Selling digital media: someone else's problem
Some mis-communication of my views on Suelette Dreyfus' recent Conversation article about the effect of the Trans-Pacific Partnership on Internet server providers drew my attention to a false dichotomy that seems to exist in apportioning responsibility for combatting on-line copyright infringement. Dreyfus fears that the Trans-Pacific Partnership might make Internet service providers more or less completely responsible for the enforcement of copyright on-line. The proposed methods being draconian, she suggests that "the motion picture and music publishing industries should pay for and manage their own security." If Dreyfus' characterisation of the Trans-Pacific Partnership is correct, I suppose there are at least a few in the media industries who hold the view that the computer industry should pay for and manage the same security. As I discovered, an attempt to explore a middle view is prone being interpreted as a view from one of the poles.
Dreyfus goes on to trot out the hoary old suggestion that media industries "simply trial new models for making money." I suppose that the media industries could point out that monitoring network traffic for commercial material and charging for it is a new model for making money. But whatever merits such a model may or may not have, insisting on a dichotomy shuts down any innovation that requires the participation of both the computer and media insdustries.
I'm reminded of an interview in the film The Corporation (2003) in which the interviewee describes corporations as "externalising machines" that will take any opportunity to transfer the costs of their activity to someone else. (Economists call such costs "externalities"). In the context of on-line copyright enforcement, the computer industry would like to sell the Internet and have the media industries provide the wares that make the Internet desirable, while the media industries would like to distribute their wares across the Internet and have the computer industry pay for upholding the law that makes this financially rewarding. Bill Rosenblatt argues that some of the problems with digital rights management systems stem from the media industry's pursuit of exactly this kind of externalising, leading the computer industry to develop the cheapest protection technology that it can get away with.
Rosenblatt may have a point, but of course funding the development of copyright protection technology is only part of the process. Even if the media industries meet all the costs of developing and managing copyright protection technology, the computer industry controls the environment in which this technology must be deployed. Whoever funds the technology itself, it won't be of any use if the computer industry can't be convinced to deploy it in the appropriate places.

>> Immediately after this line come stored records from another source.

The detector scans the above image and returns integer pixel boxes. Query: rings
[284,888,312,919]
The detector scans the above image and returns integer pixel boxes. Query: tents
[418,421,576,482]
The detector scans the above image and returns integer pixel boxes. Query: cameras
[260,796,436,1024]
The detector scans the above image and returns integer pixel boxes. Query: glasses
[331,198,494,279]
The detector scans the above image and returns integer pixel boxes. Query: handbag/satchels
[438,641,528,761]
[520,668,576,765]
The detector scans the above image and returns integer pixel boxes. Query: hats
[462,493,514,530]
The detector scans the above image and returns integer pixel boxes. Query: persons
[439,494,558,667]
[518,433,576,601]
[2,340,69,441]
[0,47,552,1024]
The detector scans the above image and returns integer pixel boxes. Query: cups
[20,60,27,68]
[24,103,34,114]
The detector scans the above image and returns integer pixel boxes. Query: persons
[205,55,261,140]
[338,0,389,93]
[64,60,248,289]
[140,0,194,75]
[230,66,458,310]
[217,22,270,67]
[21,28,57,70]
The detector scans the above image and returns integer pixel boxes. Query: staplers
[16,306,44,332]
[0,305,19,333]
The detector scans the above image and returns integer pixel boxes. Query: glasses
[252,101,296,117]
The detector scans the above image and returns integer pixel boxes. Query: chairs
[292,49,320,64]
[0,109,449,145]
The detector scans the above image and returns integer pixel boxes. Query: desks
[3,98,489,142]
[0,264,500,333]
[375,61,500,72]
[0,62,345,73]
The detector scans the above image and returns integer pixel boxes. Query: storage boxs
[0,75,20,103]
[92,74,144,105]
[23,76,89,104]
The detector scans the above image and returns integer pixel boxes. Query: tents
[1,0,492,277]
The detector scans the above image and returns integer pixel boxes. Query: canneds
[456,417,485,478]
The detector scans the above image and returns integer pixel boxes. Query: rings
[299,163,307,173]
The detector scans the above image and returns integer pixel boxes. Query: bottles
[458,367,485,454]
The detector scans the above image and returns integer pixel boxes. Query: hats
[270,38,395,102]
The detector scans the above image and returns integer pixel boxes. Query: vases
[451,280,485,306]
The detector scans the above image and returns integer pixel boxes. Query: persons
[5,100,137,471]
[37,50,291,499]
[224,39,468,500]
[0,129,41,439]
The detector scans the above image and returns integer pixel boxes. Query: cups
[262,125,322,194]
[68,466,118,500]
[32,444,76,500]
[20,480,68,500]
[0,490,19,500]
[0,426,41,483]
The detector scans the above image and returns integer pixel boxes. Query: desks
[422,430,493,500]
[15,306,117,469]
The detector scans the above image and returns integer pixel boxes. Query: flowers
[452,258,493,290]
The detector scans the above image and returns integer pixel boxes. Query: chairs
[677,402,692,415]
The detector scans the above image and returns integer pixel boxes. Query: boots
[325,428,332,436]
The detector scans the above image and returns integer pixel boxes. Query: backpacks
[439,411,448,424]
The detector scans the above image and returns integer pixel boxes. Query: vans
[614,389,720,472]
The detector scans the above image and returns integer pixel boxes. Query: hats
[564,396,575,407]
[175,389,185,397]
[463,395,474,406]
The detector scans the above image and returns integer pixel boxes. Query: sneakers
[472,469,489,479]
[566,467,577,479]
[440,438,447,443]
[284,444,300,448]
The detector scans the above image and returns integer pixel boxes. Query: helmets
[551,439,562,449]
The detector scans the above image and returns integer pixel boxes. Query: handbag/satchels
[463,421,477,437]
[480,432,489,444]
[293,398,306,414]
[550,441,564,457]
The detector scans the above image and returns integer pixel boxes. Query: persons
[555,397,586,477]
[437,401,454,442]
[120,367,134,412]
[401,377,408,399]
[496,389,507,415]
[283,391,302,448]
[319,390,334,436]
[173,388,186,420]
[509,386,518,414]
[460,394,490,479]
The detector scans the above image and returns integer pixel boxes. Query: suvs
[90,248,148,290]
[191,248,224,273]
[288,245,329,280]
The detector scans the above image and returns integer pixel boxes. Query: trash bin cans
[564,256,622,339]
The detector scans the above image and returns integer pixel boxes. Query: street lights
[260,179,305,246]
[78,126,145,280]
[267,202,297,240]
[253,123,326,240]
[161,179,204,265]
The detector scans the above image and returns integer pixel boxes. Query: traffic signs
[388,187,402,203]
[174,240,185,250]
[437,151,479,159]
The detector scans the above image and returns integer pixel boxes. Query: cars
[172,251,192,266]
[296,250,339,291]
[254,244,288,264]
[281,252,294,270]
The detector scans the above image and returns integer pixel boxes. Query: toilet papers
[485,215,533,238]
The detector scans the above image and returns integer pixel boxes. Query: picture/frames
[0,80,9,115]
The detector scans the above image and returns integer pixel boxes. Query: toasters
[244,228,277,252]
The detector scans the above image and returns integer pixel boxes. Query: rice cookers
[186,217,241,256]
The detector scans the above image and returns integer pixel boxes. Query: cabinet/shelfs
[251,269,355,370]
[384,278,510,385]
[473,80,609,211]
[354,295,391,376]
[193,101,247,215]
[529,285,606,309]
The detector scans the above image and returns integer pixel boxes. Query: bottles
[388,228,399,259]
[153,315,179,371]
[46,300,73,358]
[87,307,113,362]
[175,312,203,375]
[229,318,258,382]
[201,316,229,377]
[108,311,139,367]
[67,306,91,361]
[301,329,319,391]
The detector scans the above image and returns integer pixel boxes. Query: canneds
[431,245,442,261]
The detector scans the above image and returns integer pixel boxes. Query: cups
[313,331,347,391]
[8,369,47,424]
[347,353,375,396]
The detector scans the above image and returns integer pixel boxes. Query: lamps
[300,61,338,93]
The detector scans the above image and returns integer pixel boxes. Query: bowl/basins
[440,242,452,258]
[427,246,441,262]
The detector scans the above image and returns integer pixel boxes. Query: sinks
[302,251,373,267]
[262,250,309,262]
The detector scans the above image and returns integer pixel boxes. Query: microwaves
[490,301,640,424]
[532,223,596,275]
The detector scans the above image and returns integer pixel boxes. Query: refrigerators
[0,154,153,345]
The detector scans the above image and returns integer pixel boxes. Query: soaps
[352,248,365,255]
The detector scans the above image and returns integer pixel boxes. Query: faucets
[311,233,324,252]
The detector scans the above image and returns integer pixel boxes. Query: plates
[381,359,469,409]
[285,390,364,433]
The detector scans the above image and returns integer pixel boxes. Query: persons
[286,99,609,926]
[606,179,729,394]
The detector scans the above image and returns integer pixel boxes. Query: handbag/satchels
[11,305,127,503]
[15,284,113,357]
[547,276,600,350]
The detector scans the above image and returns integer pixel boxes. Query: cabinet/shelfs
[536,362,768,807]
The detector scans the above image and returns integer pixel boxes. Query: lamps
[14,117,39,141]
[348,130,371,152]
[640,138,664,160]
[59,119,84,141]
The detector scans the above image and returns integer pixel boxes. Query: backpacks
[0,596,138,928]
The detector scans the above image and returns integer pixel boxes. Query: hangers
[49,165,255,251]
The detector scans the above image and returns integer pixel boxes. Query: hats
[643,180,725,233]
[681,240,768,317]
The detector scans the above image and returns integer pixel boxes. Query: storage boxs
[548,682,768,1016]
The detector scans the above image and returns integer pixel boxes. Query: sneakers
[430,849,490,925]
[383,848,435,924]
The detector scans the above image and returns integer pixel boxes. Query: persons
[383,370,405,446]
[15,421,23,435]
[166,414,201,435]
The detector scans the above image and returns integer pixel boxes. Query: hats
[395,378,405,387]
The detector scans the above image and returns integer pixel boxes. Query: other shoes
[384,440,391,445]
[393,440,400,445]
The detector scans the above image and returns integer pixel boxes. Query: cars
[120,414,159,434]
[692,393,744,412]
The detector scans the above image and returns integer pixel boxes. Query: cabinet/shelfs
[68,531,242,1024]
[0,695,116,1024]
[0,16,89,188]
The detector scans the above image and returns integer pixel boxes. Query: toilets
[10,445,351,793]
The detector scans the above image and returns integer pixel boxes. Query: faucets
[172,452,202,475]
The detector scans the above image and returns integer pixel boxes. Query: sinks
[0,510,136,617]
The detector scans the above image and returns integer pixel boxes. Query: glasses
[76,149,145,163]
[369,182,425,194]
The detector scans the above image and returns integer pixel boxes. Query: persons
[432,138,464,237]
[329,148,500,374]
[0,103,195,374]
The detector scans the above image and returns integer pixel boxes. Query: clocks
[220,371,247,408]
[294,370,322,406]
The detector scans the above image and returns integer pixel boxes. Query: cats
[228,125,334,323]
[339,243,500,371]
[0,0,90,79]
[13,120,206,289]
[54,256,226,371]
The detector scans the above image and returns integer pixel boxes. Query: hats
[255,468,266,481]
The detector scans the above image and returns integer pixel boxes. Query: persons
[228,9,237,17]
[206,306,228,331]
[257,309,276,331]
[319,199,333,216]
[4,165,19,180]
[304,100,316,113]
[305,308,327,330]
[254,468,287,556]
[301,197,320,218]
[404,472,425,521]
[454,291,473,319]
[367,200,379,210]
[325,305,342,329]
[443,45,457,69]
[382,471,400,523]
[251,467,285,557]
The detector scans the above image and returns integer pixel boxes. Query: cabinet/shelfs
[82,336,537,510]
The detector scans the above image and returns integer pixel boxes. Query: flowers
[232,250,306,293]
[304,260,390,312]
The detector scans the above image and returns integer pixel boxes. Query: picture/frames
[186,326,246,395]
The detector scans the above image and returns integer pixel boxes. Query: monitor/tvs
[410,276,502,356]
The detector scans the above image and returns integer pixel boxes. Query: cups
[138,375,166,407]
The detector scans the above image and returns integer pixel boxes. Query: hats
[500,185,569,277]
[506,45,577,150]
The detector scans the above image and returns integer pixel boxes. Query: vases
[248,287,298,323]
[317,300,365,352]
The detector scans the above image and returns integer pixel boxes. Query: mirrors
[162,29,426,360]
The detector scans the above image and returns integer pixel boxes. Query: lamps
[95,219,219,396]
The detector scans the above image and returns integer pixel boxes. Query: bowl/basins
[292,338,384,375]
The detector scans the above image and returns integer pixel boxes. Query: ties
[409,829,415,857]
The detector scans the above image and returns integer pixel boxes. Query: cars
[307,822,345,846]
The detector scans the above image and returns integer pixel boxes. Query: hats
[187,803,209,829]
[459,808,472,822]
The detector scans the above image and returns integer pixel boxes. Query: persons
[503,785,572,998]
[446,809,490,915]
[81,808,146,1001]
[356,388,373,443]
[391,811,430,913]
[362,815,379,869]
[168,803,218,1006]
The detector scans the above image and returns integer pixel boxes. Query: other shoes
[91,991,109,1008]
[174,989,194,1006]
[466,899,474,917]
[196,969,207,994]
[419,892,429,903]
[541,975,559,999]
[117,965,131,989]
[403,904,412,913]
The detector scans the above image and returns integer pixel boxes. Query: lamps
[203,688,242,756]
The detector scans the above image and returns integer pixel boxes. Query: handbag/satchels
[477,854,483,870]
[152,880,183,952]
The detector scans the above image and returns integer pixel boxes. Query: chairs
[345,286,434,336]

Anti-DRM commentators play to this dichotomy when they claim that they respect content creators' interests, but go on to reject any attempt to protect those interests because it interferes with users' sovereignty over their computers. Extreme proposals from the media industries are the other way around. Yet playing media on a computer necessarily intermingles media and computer, and on what basis could the media become owned by the computer, or the computer owned by the media?